**What the task requires:**
Answer these from the text on shortest-job-first scheduling:
(a) What happens to the running process when a process with an even shorter burst time arrives?
(b) Which algorithm does the text say SJF reduces average waiting time over?
(c) Why can't SJF be implemented for short-term CPU scheduling?

**Selected text:**
(begin)

Mainly note down that there are two approaches i.e. preemptive or non-preemptive. A process with the shortest burst time begins execution. If a process with even a shorter burst time arrives, the current process is removed or preempted from execution, and the shorter job is allocated CPU cycle.

It reduces the average waiting time over FIFO (First in First Out) algorithm. It gives the lowest average waiting time for a specific set of processes. SJF can't be implemented for CPU scheduling for the short term. It is because there is no specific method to predict the length of the upcoming CPU burst.

(end)

**Data provided:**

(begin)

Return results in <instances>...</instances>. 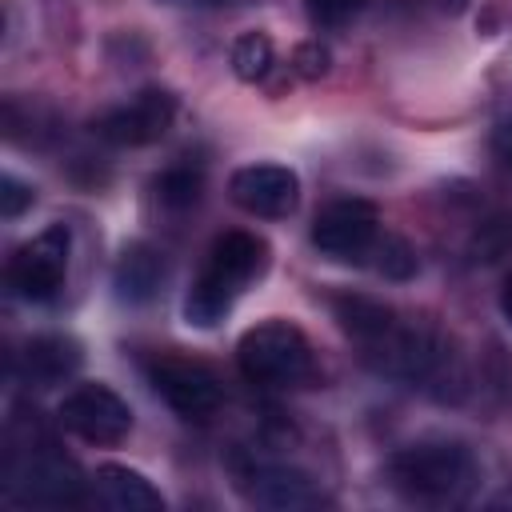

(end)

**Task response:**
(a) It is removed or preempted from execution, and the shorter job is allocated the CPU cycle.
(b) FIFO (First in First Out).
(c) There is no specific method to predict the length of the upcoming CPU burst.